Supplied passage |
**********
Making It Work examines Milwaukee’s New Hope program, an experiment testing the effectiveness of an anti-poverty initiative that provided health and child care subsidies, wage supplements, and other services to full-time low-wage workers. Employing parent surveys, teacher reports, child assessment measures, ethnographic studies, and state administrative records, Making It Work provides a detailed picture of how a mother’s work trajectory affects her, her family, and her children’s school performance, social behavior, and expectations for the future. Rashmita Mistry and Edward D. Lowe find that increases in a mother’s income were linked to higher school performance in her children. Without large financial worries, mothers gained extra confidence in their ability to parent, which translated into better test scores and higher teacher appraisals for their children. JoAnn Hsueh finds that the children of women with erratic work schedules and non-standard hours—conditions endemic to the low-skilled labor market—exhibited higher levels of anxiety and depression. Conversely, Noemi Enchautegui-de-Jesus, Hirokazu Yoshikawa, and Vonnie McLoyd discover that better job quality predicted lower levels of acting-out and withdrawal among children. Perhaps most surprisingly, Anna Gassman-Pines, Hirokazu Yoshikawa, and Sandra Nay note that as wages for these workers rose, so did their marriage rates, suggesting that those worried about family values should also be concerned with alleviating poverty in America.

It is too simplistic to say that parental work is either “good” or “bad” for children. Making It Work gives a nuanced view of how job quality, flexibility, and wages are of the utmost importance for the well-being of low-income parents and children.
**********
[Rows of spatial question data]
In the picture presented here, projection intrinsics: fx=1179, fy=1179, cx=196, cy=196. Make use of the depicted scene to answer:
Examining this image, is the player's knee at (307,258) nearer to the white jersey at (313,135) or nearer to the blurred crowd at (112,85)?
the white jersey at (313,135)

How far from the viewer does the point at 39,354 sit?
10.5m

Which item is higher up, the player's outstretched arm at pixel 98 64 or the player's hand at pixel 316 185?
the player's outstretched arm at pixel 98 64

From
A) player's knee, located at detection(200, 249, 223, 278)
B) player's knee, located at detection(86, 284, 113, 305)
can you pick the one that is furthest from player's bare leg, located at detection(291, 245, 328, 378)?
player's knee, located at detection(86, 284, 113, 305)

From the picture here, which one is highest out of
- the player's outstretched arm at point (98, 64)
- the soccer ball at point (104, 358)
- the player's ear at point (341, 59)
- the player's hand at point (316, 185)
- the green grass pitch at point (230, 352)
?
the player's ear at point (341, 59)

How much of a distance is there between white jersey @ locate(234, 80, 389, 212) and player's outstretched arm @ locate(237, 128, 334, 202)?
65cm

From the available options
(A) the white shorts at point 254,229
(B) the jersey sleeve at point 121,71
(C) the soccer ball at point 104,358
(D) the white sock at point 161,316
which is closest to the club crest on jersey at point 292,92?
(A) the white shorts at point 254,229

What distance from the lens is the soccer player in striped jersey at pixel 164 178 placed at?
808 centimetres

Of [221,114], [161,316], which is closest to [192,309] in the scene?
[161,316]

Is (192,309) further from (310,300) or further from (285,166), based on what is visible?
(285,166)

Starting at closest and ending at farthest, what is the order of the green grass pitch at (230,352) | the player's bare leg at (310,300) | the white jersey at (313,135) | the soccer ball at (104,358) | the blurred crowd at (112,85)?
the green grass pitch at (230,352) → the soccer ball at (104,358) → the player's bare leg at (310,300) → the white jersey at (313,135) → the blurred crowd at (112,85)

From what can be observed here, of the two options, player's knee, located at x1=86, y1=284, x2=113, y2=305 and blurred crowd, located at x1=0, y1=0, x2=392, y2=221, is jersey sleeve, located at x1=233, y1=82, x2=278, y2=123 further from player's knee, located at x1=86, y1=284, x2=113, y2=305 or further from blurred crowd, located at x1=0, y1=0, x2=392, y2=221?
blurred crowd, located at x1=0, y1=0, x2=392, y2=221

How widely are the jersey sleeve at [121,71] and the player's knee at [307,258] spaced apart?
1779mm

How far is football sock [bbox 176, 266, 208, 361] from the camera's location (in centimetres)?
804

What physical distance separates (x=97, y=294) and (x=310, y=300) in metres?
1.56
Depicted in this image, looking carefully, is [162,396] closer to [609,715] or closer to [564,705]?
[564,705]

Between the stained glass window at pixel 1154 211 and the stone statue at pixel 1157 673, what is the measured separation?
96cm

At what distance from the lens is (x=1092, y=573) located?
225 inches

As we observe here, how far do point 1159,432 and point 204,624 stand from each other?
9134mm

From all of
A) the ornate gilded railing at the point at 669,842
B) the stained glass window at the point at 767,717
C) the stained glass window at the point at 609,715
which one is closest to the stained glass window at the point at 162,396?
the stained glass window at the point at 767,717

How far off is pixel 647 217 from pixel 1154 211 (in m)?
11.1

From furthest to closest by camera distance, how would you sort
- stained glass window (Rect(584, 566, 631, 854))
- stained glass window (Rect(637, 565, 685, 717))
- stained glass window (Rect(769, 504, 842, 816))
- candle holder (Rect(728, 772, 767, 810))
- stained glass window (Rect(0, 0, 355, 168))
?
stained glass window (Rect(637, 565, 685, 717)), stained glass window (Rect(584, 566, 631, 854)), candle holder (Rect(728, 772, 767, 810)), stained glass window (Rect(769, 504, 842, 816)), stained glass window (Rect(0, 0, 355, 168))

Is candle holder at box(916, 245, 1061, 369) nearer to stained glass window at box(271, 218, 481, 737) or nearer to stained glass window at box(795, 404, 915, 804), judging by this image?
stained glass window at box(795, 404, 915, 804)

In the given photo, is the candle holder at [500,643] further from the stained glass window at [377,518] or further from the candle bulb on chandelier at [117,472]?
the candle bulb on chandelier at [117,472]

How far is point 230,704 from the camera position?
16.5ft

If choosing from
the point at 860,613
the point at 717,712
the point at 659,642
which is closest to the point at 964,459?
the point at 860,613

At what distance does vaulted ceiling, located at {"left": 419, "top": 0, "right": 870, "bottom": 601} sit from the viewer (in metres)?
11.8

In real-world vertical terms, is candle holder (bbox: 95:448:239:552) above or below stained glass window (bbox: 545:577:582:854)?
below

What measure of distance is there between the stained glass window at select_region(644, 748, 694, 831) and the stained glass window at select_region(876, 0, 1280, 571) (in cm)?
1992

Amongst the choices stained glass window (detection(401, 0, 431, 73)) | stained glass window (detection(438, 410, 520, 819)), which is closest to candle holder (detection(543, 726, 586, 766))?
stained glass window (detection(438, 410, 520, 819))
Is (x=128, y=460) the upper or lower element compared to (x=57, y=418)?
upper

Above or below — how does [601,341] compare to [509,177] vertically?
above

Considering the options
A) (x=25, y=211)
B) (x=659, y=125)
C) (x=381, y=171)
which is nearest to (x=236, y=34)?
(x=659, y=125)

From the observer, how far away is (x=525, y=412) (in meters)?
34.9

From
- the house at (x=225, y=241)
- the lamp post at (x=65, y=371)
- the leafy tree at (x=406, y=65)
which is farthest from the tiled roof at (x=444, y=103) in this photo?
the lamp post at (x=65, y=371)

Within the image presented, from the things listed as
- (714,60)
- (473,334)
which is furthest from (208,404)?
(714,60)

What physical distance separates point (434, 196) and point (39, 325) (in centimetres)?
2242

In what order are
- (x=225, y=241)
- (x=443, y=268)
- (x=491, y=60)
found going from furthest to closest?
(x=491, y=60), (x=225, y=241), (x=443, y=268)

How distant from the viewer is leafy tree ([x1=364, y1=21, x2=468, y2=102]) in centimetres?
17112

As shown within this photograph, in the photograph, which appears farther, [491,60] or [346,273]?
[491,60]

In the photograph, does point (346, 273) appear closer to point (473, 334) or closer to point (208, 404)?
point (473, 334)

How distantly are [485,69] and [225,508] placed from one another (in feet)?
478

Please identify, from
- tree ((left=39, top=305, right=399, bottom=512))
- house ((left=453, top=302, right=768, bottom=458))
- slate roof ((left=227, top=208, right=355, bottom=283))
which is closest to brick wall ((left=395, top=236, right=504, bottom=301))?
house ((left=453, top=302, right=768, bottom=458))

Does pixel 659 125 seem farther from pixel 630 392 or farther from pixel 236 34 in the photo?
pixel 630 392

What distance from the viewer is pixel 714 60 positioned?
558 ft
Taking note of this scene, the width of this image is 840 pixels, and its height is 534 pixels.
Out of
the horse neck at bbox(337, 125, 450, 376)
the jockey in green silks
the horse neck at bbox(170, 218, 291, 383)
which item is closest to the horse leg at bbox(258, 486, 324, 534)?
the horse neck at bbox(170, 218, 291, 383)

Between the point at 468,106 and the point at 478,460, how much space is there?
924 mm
**********
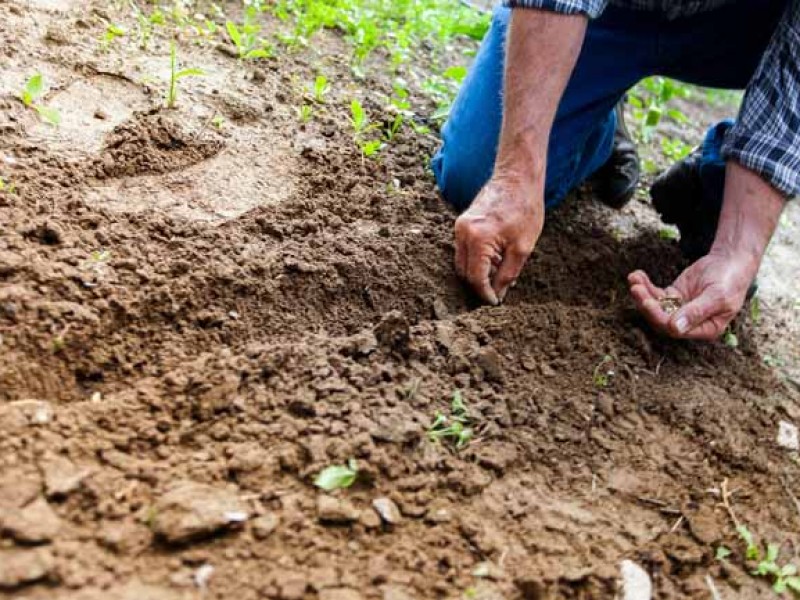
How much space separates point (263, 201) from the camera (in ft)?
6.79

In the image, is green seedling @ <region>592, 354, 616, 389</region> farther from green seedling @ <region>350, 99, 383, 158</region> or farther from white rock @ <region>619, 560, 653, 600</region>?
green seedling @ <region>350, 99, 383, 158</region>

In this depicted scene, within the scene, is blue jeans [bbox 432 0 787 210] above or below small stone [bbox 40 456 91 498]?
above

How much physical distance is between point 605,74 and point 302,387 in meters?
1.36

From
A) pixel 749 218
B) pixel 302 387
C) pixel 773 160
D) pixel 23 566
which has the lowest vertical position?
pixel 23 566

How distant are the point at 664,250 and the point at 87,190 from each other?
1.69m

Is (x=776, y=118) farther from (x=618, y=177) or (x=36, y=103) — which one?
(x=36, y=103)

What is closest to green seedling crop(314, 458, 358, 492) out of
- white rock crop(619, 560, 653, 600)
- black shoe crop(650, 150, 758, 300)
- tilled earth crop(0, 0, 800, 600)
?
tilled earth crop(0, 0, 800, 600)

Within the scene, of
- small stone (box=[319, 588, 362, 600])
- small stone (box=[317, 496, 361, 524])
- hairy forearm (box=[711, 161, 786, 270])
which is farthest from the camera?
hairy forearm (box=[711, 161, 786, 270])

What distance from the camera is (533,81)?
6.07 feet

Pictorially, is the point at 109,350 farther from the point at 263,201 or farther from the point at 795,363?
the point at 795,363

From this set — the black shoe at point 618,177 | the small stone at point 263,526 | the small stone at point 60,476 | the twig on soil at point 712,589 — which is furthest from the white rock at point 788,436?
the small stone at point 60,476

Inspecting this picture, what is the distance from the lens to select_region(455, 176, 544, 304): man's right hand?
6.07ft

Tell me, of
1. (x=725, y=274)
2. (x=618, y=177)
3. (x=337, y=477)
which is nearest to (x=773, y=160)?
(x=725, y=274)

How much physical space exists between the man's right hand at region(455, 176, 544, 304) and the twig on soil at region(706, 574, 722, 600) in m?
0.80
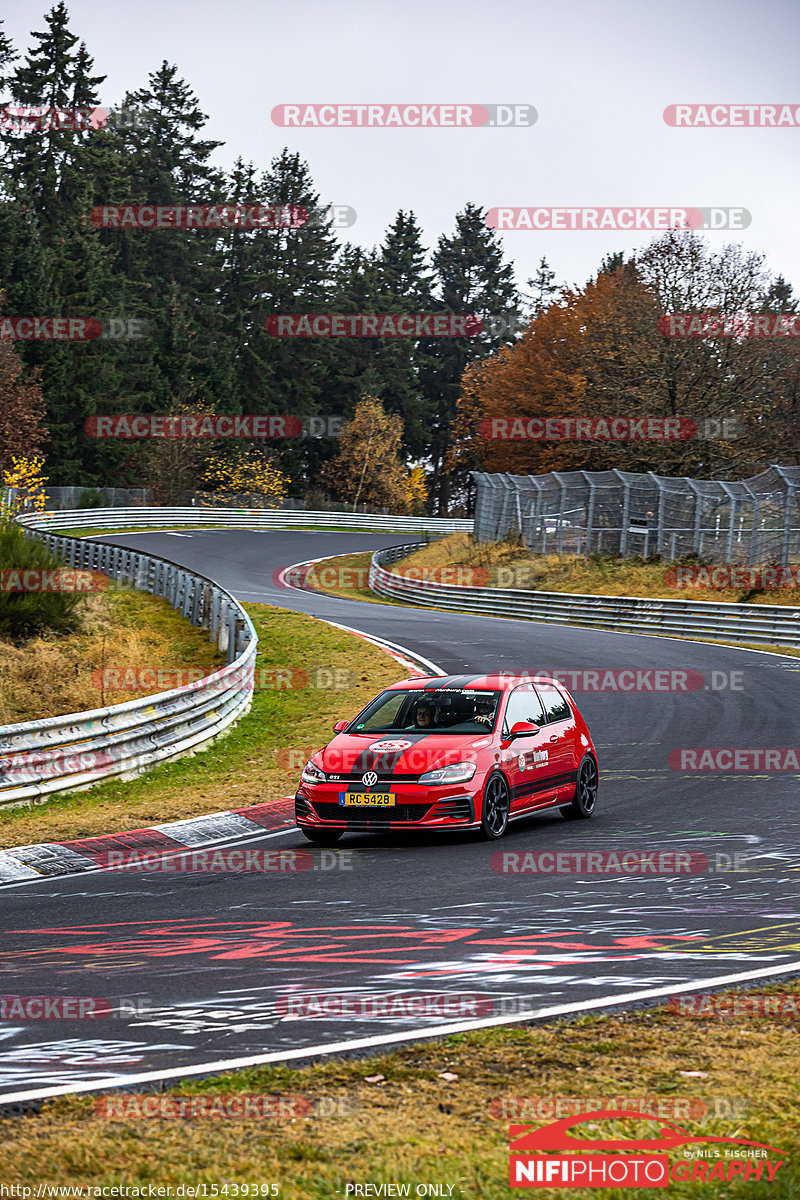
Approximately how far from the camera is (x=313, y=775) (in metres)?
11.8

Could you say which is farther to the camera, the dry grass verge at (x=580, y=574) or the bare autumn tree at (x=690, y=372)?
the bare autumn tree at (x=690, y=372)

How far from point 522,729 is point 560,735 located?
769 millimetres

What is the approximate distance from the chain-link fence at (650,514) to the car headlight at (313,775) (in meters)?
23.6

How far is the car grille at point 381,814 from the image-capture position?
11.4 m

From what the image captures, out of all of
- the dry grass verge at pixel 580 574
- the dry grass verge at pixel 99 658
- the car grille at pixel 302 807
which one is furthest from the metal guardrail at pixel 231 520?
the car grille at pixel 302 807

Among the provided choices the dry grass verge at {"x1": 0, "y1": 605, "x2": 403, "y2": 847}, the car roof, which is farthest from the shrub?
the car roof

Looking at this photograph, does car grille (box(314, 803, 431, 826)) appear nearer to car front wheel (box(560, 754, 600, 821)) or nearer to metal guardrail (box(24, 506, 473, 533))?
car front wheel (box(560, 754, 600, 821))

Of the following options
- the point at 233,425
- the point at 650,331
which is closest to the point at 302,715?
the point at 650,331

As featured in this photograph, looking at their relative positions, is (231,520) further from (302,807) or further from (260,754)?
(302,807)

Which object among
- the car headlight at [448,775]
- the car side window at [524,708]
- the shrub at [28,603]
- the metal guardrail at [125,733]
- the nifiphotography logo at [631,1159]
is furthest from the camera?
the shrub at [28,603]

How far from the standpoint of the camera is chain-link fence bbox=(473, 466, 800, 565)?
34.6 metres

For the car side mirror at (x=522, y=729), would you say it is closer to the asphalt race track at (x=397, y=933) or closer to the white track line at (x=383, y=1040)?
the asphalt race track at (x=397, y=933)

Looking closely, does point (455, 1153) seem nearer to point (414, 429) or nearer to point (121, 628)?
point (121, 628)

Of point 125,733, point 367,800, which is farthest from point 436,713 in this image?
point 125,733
**********
Exercise | Update the text on Milwaukee's New Hope program by writing it out again with "flexibility" changed to "schedule predictability". Begin at the words that have "It is too simplistic" and stop after "parents and children.".

Answer to this task |
It is too simplistic to say that parental work is either “good” or “bad” for children. Making It Work gives a nuanced view of how job quality, schedule predictability, and wages are of the utmost importance for the well-being of low-income parents and children.